Men's Health Week

06 Jun, 2018

In Men's Health Week 2018 Australian communities and organisations are invited to promote the health of men and boys and make a positive difference in their lives.

Improving men's health outcomes is a two-way process involving men, women and families, and health services combined. It is important that men make use of health services to preventatively manage their health and find out before it's too late if problems exist. But equally, health services need to know how to reach out to, communicate with and engage with men to be effective in helping them when they do come through the door.

Our 4dads program is a free service that offers information, education, referrals and support for fathers of children up to 18 years in the Mandurah and Pinjarra areas. They are running a special Men's Health Week event, presenting inspirational manhood expert, Jeremy Ingham of Men’s Work Project, to host an interactive talk around this year’s theme ‘Making Healthy Connections’. 

Event details

When: Wednesday 13 June 2018

Time: 6.30 - 8.00pm

Where: 21 George St, Mandurah

Cost: Free, refreshments provided. Please call or email to register.

Here are some ideas to how both parties can create an environment that enables each to improve men's health outcomes:

Men, Women And Families

  • Be active in getting medical help if you don't feel well, have a problem that won't go away or notice unusual symptoms.
  • It's OK to seek help - don't try to do everything on your own or bury problems. Talk to your wife, friends and workmates.
  • Push hard to get the help you need to manage your life, work, family and financial needs.
  • Ladies, be proactive in helping your men and boys get the help they and you need. Use available hotlines, speak with professionals to get the best course of action and be persistent.
  • Don't leave it too late to seek help. Fear is not a killer.

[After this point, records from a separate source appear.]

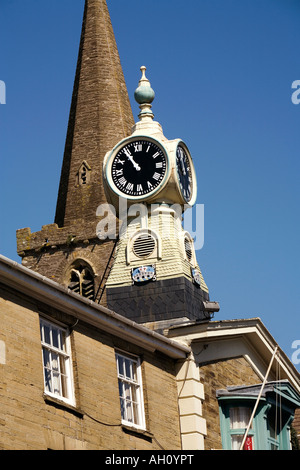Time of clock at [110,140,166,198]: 10:54
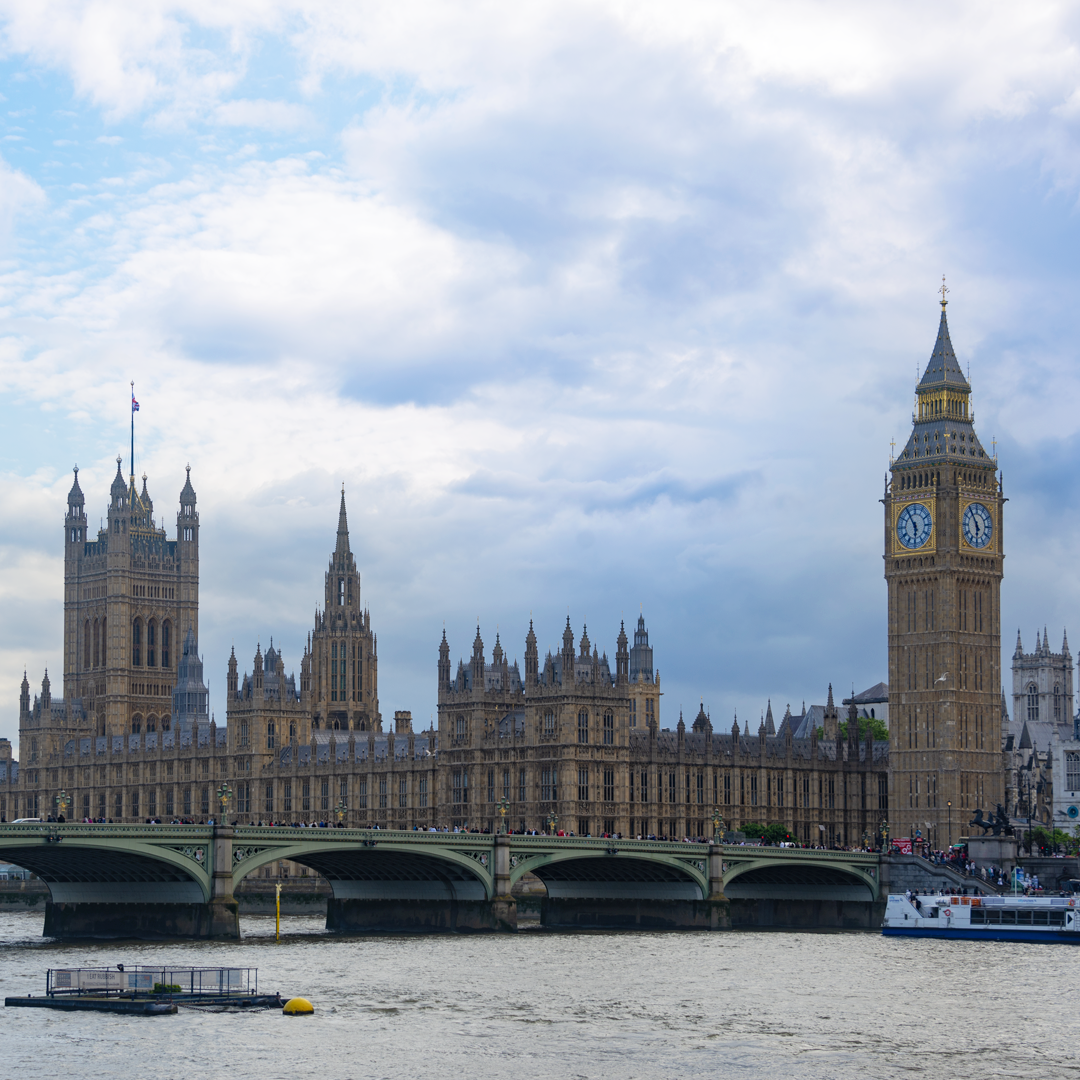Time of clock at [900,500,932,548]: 5:54
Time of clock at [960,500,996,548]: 5:54
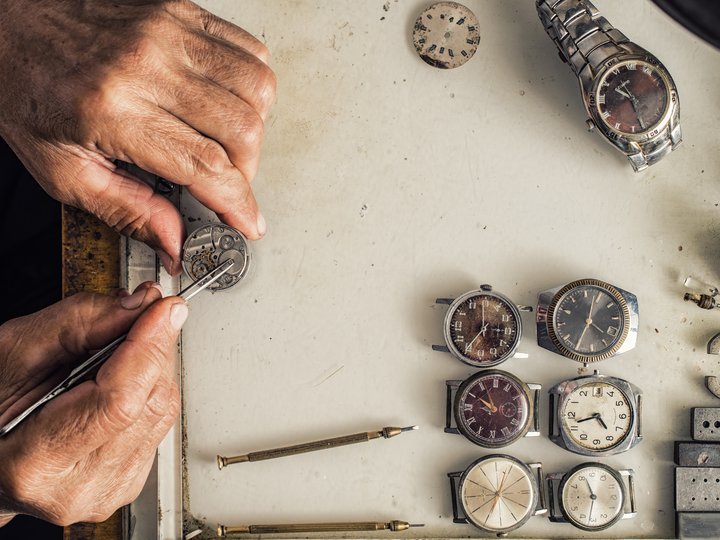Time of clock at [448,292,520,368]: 2:58
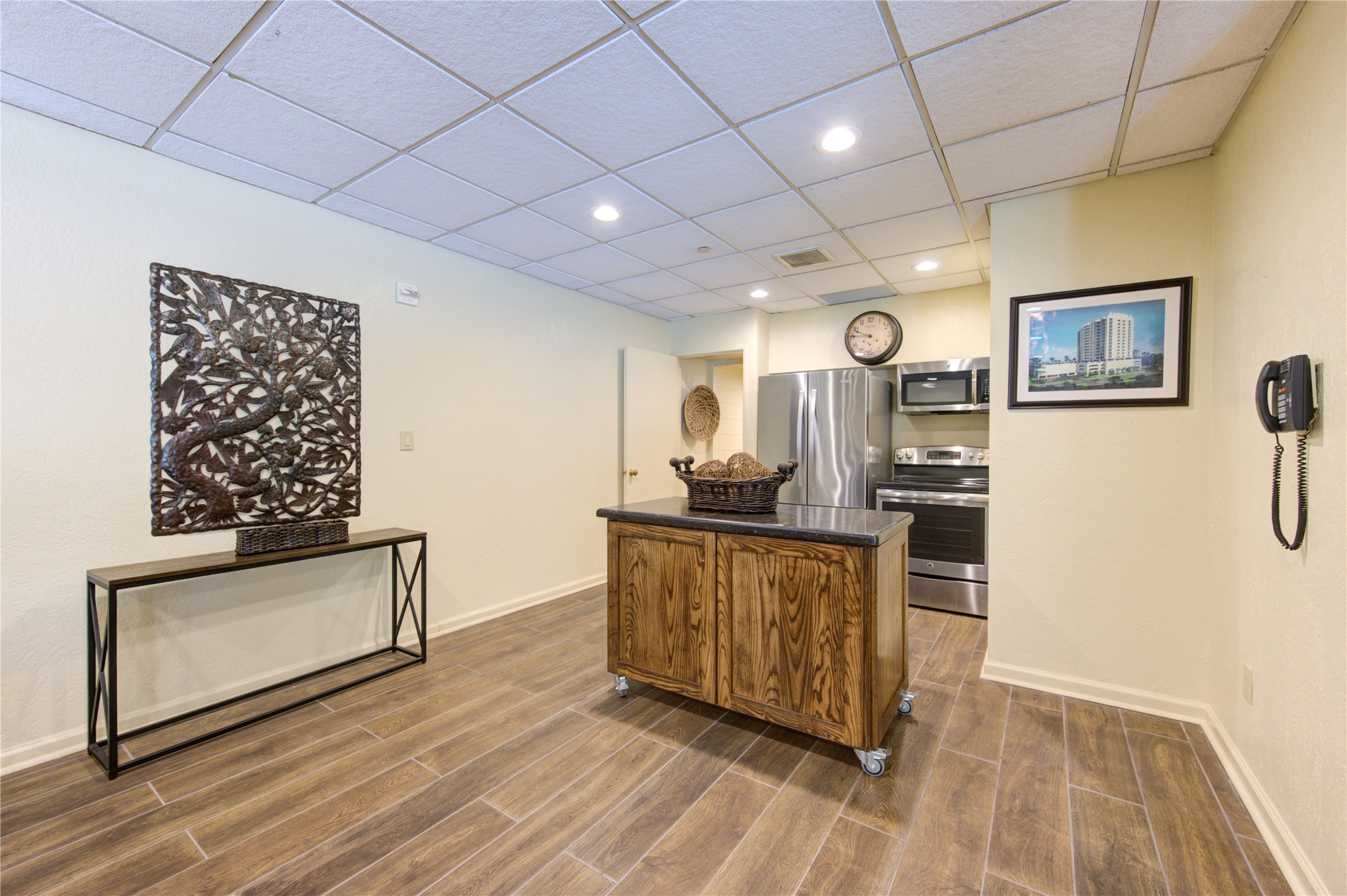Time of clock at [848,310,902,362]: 9:45
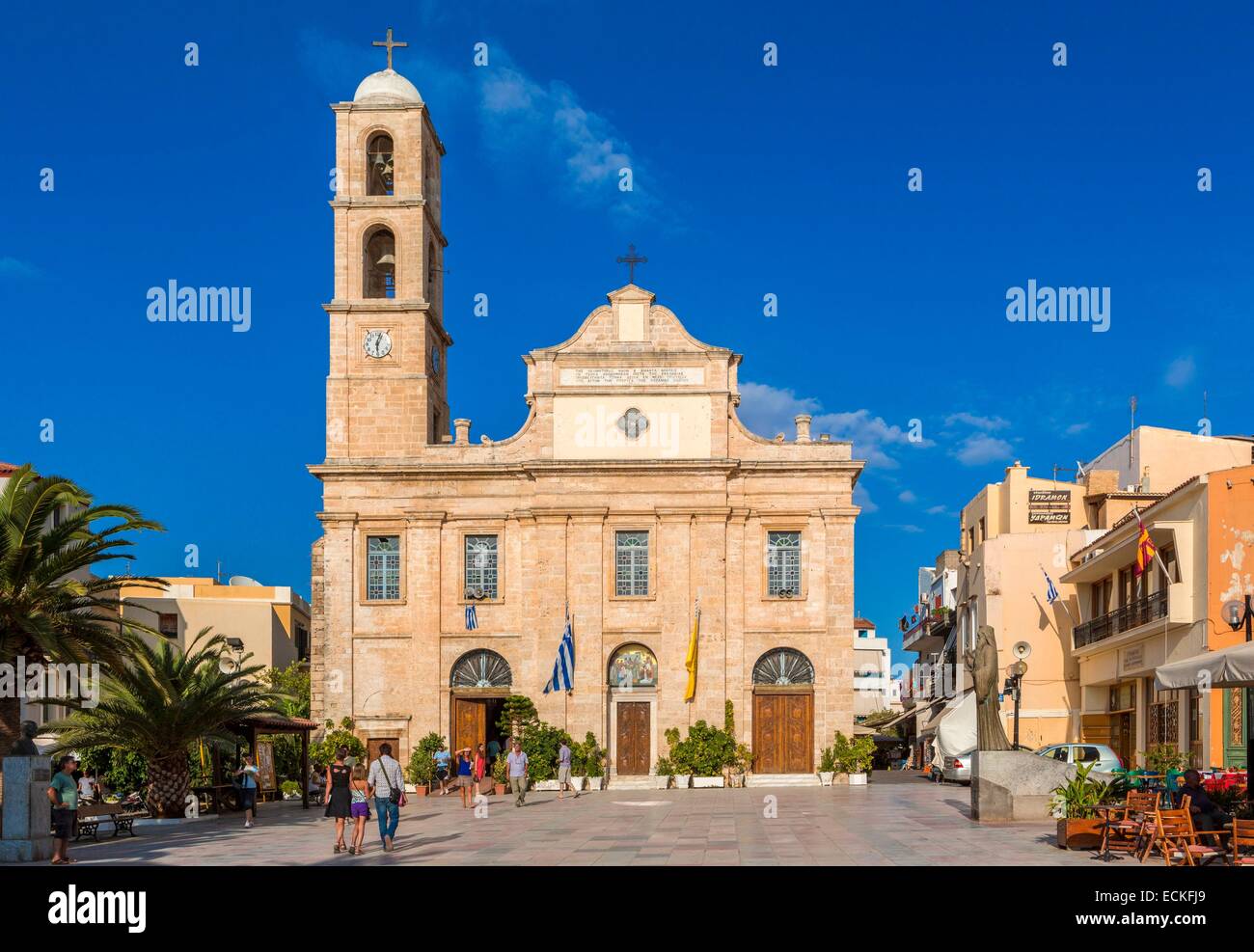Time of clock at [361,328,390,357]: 6:03
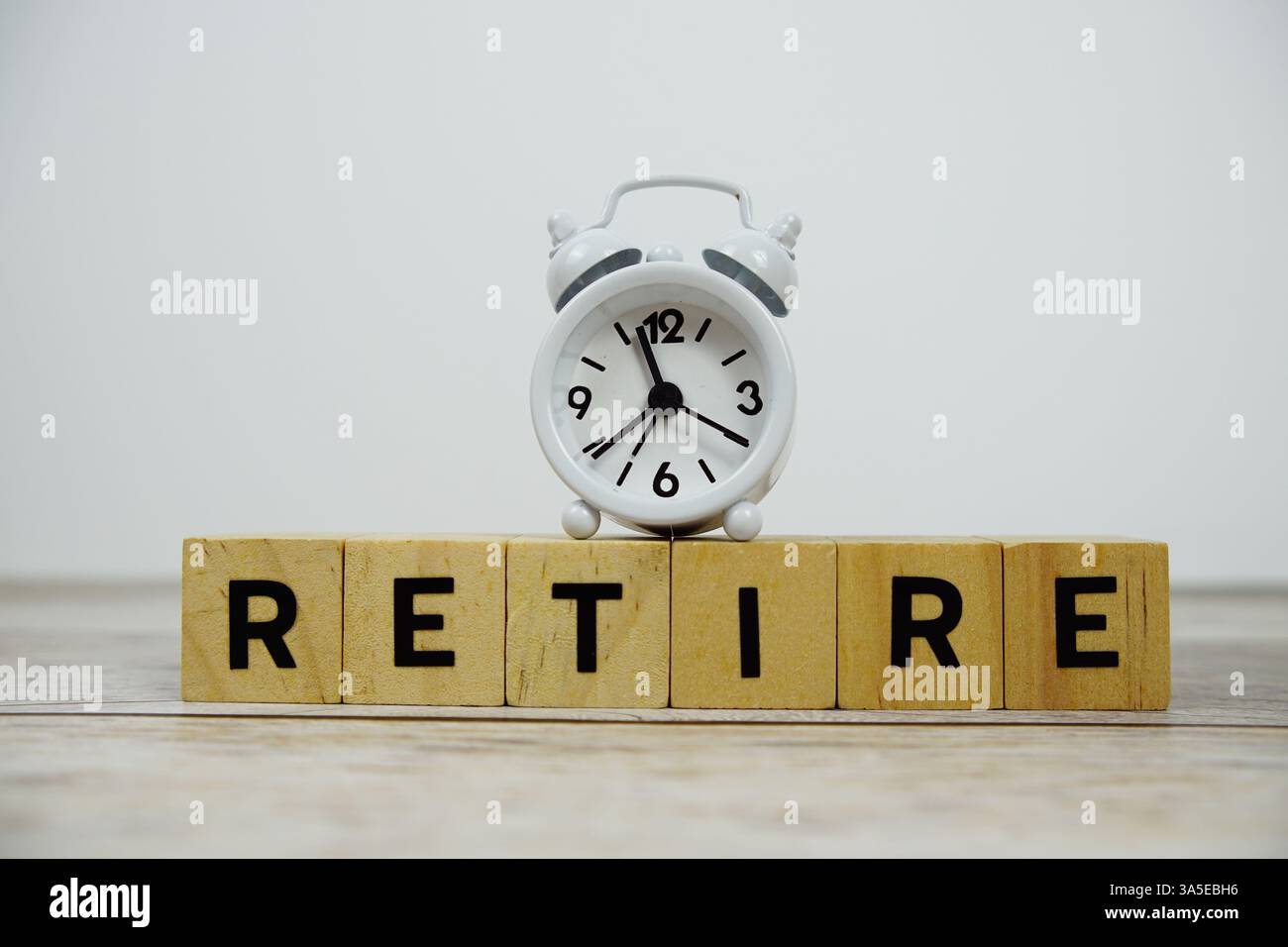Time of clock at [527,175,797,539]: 11:19
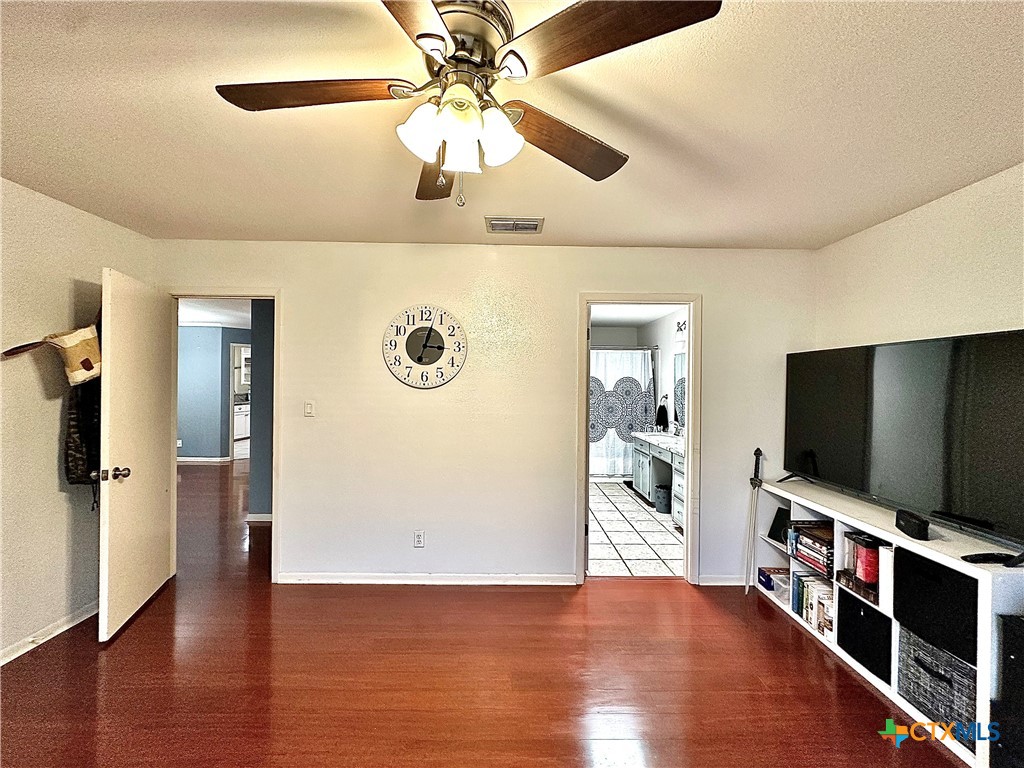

Medical Practitioners And Health Services

  • Consider how you market to men - find out about men-friendly practices and tailor your services to include men's needs.
  • Get to know your patients and look out for broader signs of problems that men may not voluntarily disclose.
  • Reach out to men through community events and organisations - not only will it help your service to gain goodwill and clientele but it will reinforce the need for men to consider your services.
  • Work with other health services and professionals to coordinate men's health initiatives. We know you are busy and time-poor and they may be able to provide assistance.
  • Help men, women and children understand the kinds of problems and symptoms you are seeing in patients that they should be mindful of.
  • This is just a start. But it's about creating a healthy environment that supports men and services to achieve good health. Treatment of problems is much more difficult.